Testo del documento -
Gabriele d’Annunzio in altre lingue – Prima parte
Autore: Mario Cimini, 'G. d'Annunzio' University of Chieti-Pescara and Elisa Segnini, University of Glasgow
La fortuna internazionale di Gabriele d’Annunzio (1863-1937) passa in primo luogo attraverso la traduzione in francese delle sue opere, operazione che lo proietta sulla scena europea come scrittore d’avanguardia, in linea con le tendenze decadenti e simboliste. Del resto, egli da un lato si nutre abbondantemente di cultura francese e, dall’altro, considera il paese d’oltralpe come il terreno ideale per la divulgazione e l’affermazione della sua moderna visione dell’arte. È Georges Hérelle (1848-1935), sul finire del 1891, a proporre allo scrittore la realizzazione di una prima traduzione, quella del romanzo L’innocente. Con il titolo L’intrus, l’opera esce a puntate prima sul giornale parigino “Le Temps” (fine 1892) e poi in volume nel 1893 presso Calmann-Lévy. Seguono le traduzioni degli altri romanzi, pubblicate prima su prestigiose riviste come “Revue de Paris” e “Revue des deux mondes” e poi da Calmann-Lévy in volume: Giovanni Episcopo (Episcopo et Cie, 1895); Il piacere (L’Enfant de volupté, 1895), Trionfo della Morte (Triomphe de la mort, 1896), Le vergini delle rocce (Les Vierges aux rochers, 1897); Il fuoco (Le Feu, 1901). Numerose sono le riedizioni di questi volumi fino alla seconda guerra mondiale.
Ma d’Annunzio punta anche sul teatro. Fa realizzare ad Hérelle, quasi in tempo reale (nel 1897), la traduzione della Città morta e tenta di farla passare come originalmente scritta in francese (cosa che poi effettivamente farà con Le Martyre de Saint Sébastien). Nonostante il tiepido apprezzamento del pubblico francese, seguiranno poi le traduzioni (non sempre la messa in scena) della Gioconda e della Gloria (raccolte, insieme alla Ville morte nel volume Les Victoires mutilées, Calmann-Lévy, 1903), de La figlia di Iorio (La fille de Iorio, Calmann-Lévy, 1905, e di Francesca da Rimini, (Calmann-Lévy, 1913).

Dati estratti -

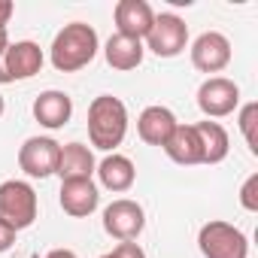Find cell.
Here are the masks:
<instances>
[{
	"label": "cell",
	"mask_w": 258,
	"mask_h": 258,
	"mask_svg": "<svg viewBox=\"0 0 258 258\" xmlns=\"http://www.w3.org/2000/svg\"><path fill=\"white\" fill-rule=\"evenodd\" d=\"M112 19H115V34L131 37V40H146L155 22V10L146 0H118L112 10Z\"/></svg>",
	"instance_id": "10"
},
{
	"label": "cell",
	"mask_w": 258,
	"mask_h": 258,
	"mask_svg": "<svg viewBox=\"0 0 258 258\" xmlns=\"http://www.w3.org/2000/svg\"><path fill=\"white\" fill-rule=\"evenodd\" d=\"M43 49L34 43V40H19V43H10V49L4 52V67L10 73L13 82H22V79H31L43 70Z\"/></svg>",
	"instance_id": "12"
},
{
	"label": "cell",
	"mask_w": 258,
	"mask_h": 258,
	"mask_svg": "<svg viewBox=\"0 0 258 258\" xmlns=\"http://www.w3.org/2000/svg\"><path fill=\"white\" fill-rule=\"evenodd\" d=\"M146 228V213L137 201L118 198L103 210V231L118 243H134Z\"/></svg>",
	"instance_id": "6"
},
{
	"label": "cell",
	"mask_w": 258,
	"mask_h": 258,
	"mask_svg": "<svg viewBox=\"0 0 258 258\" xmlns=\"http://www.w3.org/2000/svg\"><path fill=\"white\" fill-rule=\"evenodd\" d=\"M13 79H10V73H7V67H4V58H0V85H10Z\"/></svg>",
	"instance_id": "27"
},
{
	"label": "cell",
	"mask_w": 258,
	"mask_h": 258,
	"mask_svg": "<svg viewBox=\"0 0 258 258\" xmlns=\"http://www.w3.org/2000/svg\"><path fill=\"white\" fill-rule=\"evenodd\" d=\"M46 258H79L73 249H52V252H46Z\"/></svg>",
	"instance_id": "25"
},
{
	"label": "cell",
	"mask_w": 258,
	"mask_h": 258,
	"mask_svg": "<svg viewBox=\"0 0 258 258\" xmlns=\"http://www.w3.org/2000/svg\"><path fill=\"white\" fill-rule=\"evenodd\" d=\"M188 55H191V64H195V70H201V73H222L228 64H231V40L225 37V34H219V31H204L195 43H191V49H188Z\"/></svg>",
	"instance_id": "9"
},
{
	"label": "cell",
	"mask_w": 258,
	"mask_h": 258,
	"mask_svg": "<svg viewBox=\"0 0 258 258\" xmlns=\"http://www.w3.org/2000/svg\"><path fill=\"white\" fill-rule=\"evenodd\" d=\"M198 249L204 258H249L246 234L222 219H213L198 231Z\"/></svg>",
	"instance_id": "3"
},
{
	"label": "cell",
	"mask_w": 258,
	"mask_h": 258,
	"mask_svg": "<svg viewBox=\"0 0 258 258\" xmlns=\"http://www.w3.org/2000/svg\"><path fill=\"white\" fill-rule=\"evenodd\" d=\"M16 228L13 225H7L4 219H0V252H10L13 249V243H16Z\"/></svg>",
	"instance_id": "23"
},
{
	"label": "cell",
	"mask_w": 258,
	"mask_h": 258,
	"mask_svg": "<svg viewBox=\"0 0 258 258\" xmlns=\"http://www.w3.org/2000/svg\"><path fill=\"white\" fill-rule=\"evenodd\" d=\"M100 258H146V252H143L140 243H118L115 249L103 252Z\"/></svg>",
	"instance_id": "22"
},
{
	"label": "cell",
	"mask_w": 258,
	"mask_h": 258,
	"mask_svg": "<svg viewBox=\"0 0 258 258\" xmlns=\"http://www.w3.org/2000/svg\"><path fill=\"white\" fill-rule=\"evenodd\" d=\"M185 46H188V25L173 13H158L146 34L143 49H149L158 58H176L185 52Z\"/></svg>",
	"instance_id": "5"
},
{
	"label": "cell",
	"mask_w": 258,
	"mask_h": 258,
	"mask_svg": "<svg viewBox=\"0 0 258 258\" xmlns=\"http://www.w3.org/2000/svg\"><path fill=\"white\" fill-rule=\"evenodd\" d=\"M94 173H97L100 185H103L106 191H112V195H124L127 188L137 182V167H134V161L127 158V155H118V152H109V155L94 167Z\"/></svg>",
	"instance_id": "14"
},
{
	"label": "cell",
	"mask_w": 258,
	"mask_h": 258,
	"mask_svg": "<svg viewBox=\"0 0 258 258\" xmlns=\"http://www.w3.org/2000/svg\"><path fill=\"white\" fill-rule=\"evenodd\" d=\"M4 109H7V100H4V94H0V115H4Z\"/></svg>",
	"instance_id": "28"
},
{
	"label": "cell",
	"mask_w": 258,
	"mask_h": 258,
	"mask_svg": "<svg viewBox=\"0 0 258 258\" xmlns=\"http://www.w3.org/2000/svg\"><path fill=\"white\" fill-rule=\"evenodd\" d=\"M0 219L16 231H25L37 222V191L31 182L25 179L0 182Z\"/></svg>",
	"instance_id": "4"
},
{
	"label": "cell",
	"mask_w": 258,
	"mask_h": 258,
	"mask_svg": "<svg viewBox=\"0 0 258 258\" xmlns=\"http://www.w3.org/2000/svg\"><path fill=\"white\" fill-rule=\"evenodd\" d=\"M13 13H16V7H13V0H0V28H7V25H10Z\"/></svg>",
	"instance_id": "24"
},
{
	"label": "cell",
	"mask_w": 258,
	"mask_h": 258,
	"mask_svg": "<svg viewBox=\"0 0 258 258\" xmlns=\"http://www.w3.org/2000/svg\"><path fill=\"white\" fill-rule=\"evenodd\" d=\"M94 167H97L94 152L85 143H67V146H61L55 173L61 176V182H67V179H91Z\"/></svg>",
	"instance_id": "17"
},
{
	"label": "cell",
	"mask_w": 258,
	"mask_h": 258,
	"mask_svg": "<svg viewBox=\"0 0 258 258\" xmlns=\"http://www.w3.org/2000/svg\"><path fill=\"white\" fill-rule=\"evenodd\" d=\"M58 204L67 216L88 219L100 207V188L94 185V179H67V182H61Z\"/></svg>",
	"instance_id": "11"
},
{
	"label": "cell",
	"mask_w": 258,
	"mask_h": 258,
	"mask_svg": "<svg viewBox=\"0 0 258 258\" xmlns=\"http://www.w3.org/2000/svg\"><path fill=\"white\" fill-rule=\"evenodd\" d=\"M143 55H146L143 40H131V37H121V34H112V37L106 40V46H103L106 64H109L112 70H121V73L137 70V67L143 64Z\"/></svg>",
	"instance_id": "18"
},
{
	"label": "cell",
	"mask_w": 258,
	"mask_h": 258,
	"mask_svg": "<svg viewBox=\"0 0 258 258\" xmlns=\"http://www.w3.org/2000/svg\"><path fill=\"white\" fill-rule=\"evenodd\" d=\"M161 149L173 164H182V167L204 164V149H201V137L195 131V124H176V131Z\"/></svg>",
	"instance_id": "16"
},
{
	"label": "cell",
	"mask_w": 258,
	"mask_h": 258,
	"mask_svg": "<svg viewBox=\"0 0 258 258\" xmlns=\"http://www.w3.org/2000/svg\"><path fill=\"white\" fill-rule=\"evenodd\" d=\"M73 115V100L67 91H58V88H49L43 91L37 100H34V118L49 127V131H58V127H64Z\"/></svg>",
	"instance_id": "15"
},
{
	"label": "cell",
	"mask_w": 258,
	"mask_h": 258,
	"mask_svg": "<svg viewBox=\"0 0 258 258\" xmlns=\"http://www.w3.org/2000/svg\"><path fill=\"white\" fill-rule=\"evenodd\" d=\"M195 131L201 137V149H204V164H222L231 152V137L219 121H195Z\"/></svg>",
	"instance_id": "19"
},
{
	"label": "cell",
	"mask_w": 258,
	"mask_h": 258,
	"mask_svg": "<svg viewBox=\"0 0 258 258\" xmlns=\"http://www.w3.org/2000/svg\"><path fill=\"white\" fill-rule=\"evenodd\" d=\"M127 134V106L112 94H97L88 103V140L100 152H115Z\"/></svg>",
	"instance_id": "2"
},
{
	"label": "cell",
	"mask_w": 258,
	"mask_h": 258,
	"mask_svg": "<svg viewBox=\"0 0 258 258\" xmlns=\"http://www.w3.org/2000/svg\"><path fill=\"white\" fill-rule=\"evenodd\" d=\"M240 207L246 213H258V173L246 176V182L240 185Z\"/></svg>",
	"instance_id": "21"
},
{
	"label": "cell",
	"mask_w": 258,
	"mask_h": 258,
	"mask_svg": "<svg viewBox=\"0 0 258 258\" xmlns=\"http://www.w3.org/2000/svg\"><path fill=\"white\" fill-rule=\"evenodd\" d=\"M237 124H240V134H243L249 152L258 155V134H255V131H258V103H255V100L246 103V106H240V112H237Z\"/></svg>",
	"instance_id": "20"
},
{
	"label": "cell",
	"mask_w": 258,
	"mask_h": 258,
	"mask_svg": "<svg viewBox=\"0 0 258 258\" xmlns=\"http://www.w3.org/2000/svg\"><path fill=\"white\" fill-rule=\"evenodd\" d=\"M97 49H100L97 31L85 22H70L55 34V40L49 46V58L58 73H76L94 61Z\"/></svg>",
	"instance_id": "1"
},
{
	"label": "cell",
	"mask_w": 258,
	"mask_h": 258,
	"mask_svg": "<svg viewBox=\"0 0 258 258\" xmlns=\"http://www.w3.org/2000/svg\"><path fill=\"white\" fill-rule=\"evenodd\" d=\"M198 106L207 118H225L240 106V85L228 76H207L198 88Z\"/></svg>",
	"instance_id": "7"
},
{
	"label": "cell",
	"mask_w": 258,
	"mask_h": 258,
	"mask_svg": "<svg viewBox=\"0 0 258 258\" xmlns=\"http://www.w3.org/2000/svg\"><path fill=\"white\" fill-rule=\"evenodd\" d=\"M176 115L167 109V106H146L143 112H140V118H137V134H140V140L146 143V146H164L167 140H170V134L176 131Z\"/></svg>",
	"instance_id": "13"
},
{
	"label": "cell",
	"mask_w": 258,
	"mask_h": 258,
	"mask_svg": "<svg viewBox=\"0 0 258 258\" xmlns=\"http://www.w3.org/2000/svg\"><path fill=\"white\" fill-rule=\"evenodd\" d=\"M7 49H10V34H7V28H0V58H4Z\"/></svg>",
	"instance_id": "26"
},
{
	"label": "cell",
	"mask_w": 258,
	"mask_h": 258,
	"mask_svg": "<svg viewBox=\"0 0 258 258\" xmlns=\"http://www.w3.org/2000/svg\"><path fill=\"white\" fill-rule=\"evenodd\" d=\"M61 143L52 137H28L19 149V167L31 179H46L58 170Z\"/></svg>",
	"instance_id": "8"
}]
</instances>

Richieste -
- a) Nel testo sulle traduzioni di d'Annunzio, con quale titolo francese uscì il romanzo L'innocente?
- b) Per ciascuna affermazione indica se concorda con il testo sulle traduzioni di d'Annunzio, rispondendo sì o no e citando le parole decisive: (i) Hérelle propose la traduzione de L'innocente sul finire del 1891; (ii) la traduzione francese de Il fuoco fu pubblicata nel 1897; (iii) il pubblico francese accolse con entusiasmo il teatro di d'Annunzio.
- c) Prosegui il testo sulle traduzioni di d'Annunzio a partire dal punto in cui termina.

Risultati attesi -
- a) L'intrus.

- b)
(i) Sì: «È Georges Hérelle (1848-1935), sul finire del 1891, a proporre allo scrittore la realizzazione di una prima traduzione, quella del romanzo L’innocente.»
(ii) No: «Il fuoco (Le Feu, 1901)»
(iii) No: «Nonostante il tiepido apprezzamento del pubblico francese»

- c)
Meno incisiva è l’attività di traduzione della poesia dannunziana (a motivo sempre della perenne insoddisfazione dell’autore); nel 1912 esce un’antologia di testi dalle prime raccolte poetiche, Poésies (1878 – 1893), Calmann-Lévy, 1912, mentre la traduzione di Laus vitae, a cui Hérelle lavora per molti anni, rimane inedita (è stata pubblicata da Calmann-Lévy solo nel 1947, a cura di Guy Tosi).
Terminato il sodalizio con Hérelle (per divergenze proprio sulle modalità della traduzione), la traduzione del romanzo Forse che sì forse che no, 1910, viene affidata all’amante di turno, Nathalie de Goloubeff, e quella delle tragedie La nave e Fedra a Ricciotto Canudo. Dopo la Prima guerra mondiale, d’Annunzio trova in André Doderet (1879-1949) un traduttore più ligio alle sue istanze, disposto come lui vuole a “dannunzianeggiare”, cioè a dar prova di estrema fedeltà al suo stile. A Doderet si devono le traduzioni di Ritratto di Luisa Bàccara (Portrait de Loÿse Baccaris, Éditions du “Sagittaire”, 1925), Contemplazione della morte (Aspects de l’inconnu. Contemplation de la mort, Calmann-Lévy, 1928), La Leda senza cigno (La Léda sans cygne, Calmann-Lévy, 1922), Notturno (Nocturne, Calmann-Lévy, 1923), La fiaccola sotto il moggio (La Torche sous le boisseau, Calmann-Lévy, 1928, Fedra (Phaedre, in “Revue de Paris”, agosto-ottobre 1924), La nave, (trasmissione radiofonica, 1942) e Solus ad solam (Solus ad solam, journal d’un amour, Éditions Balzac, 1944, Calmann-Lévy, 1947).
Le prime traduzioni in inglese seguono l’onda del successo delle traduzioni francesi e ne sono fortemente influenzate. Trionfo della Morte è tradotto negli Stati Uniti da Arthur Hornblow (The Triumph of Death, G. H. Richmond & co, 1896) e in Inghilterra da Georgina Harding (Heinemann, 1896). In entrambi i casi, il testo è soggetto a numerosi tagli. Sempre Harding, con la collaborazione di Arthur Symons (che si occupa dei sonetti), traduce Il piacere (The Child of Pleasure, Heinemann, 1898), riproponendo l’ordine dei capitoli della versione di Hérelle. Il fuoco (The Flame of Life), tradotto da Magda Sindaci sotto lo pseudonimo di Vivaria Kassadra, esce nello stesso anno della pubblicazione italiana da vari editori a Londra (Heinemann), Boston (H. Fertig) e New York (L.C. Page & Company). È soprattutto Arthur Symons, critico letterario associato al movimento simbolista, e importante mediatore per l’opera di d’Annunzio nei paesi di lingua inglese, ad occuparsi del teatro e a tradurre La città morta (The Death City, Heinemann, 1900); La Gioconda (R. H. Russell, 1900); Francesca da Rimini (Heinemann, 1902). Symons traduce anche La figlia di Iorio e La fiaccola sotto il moggio, che però restano allo stato di bozze.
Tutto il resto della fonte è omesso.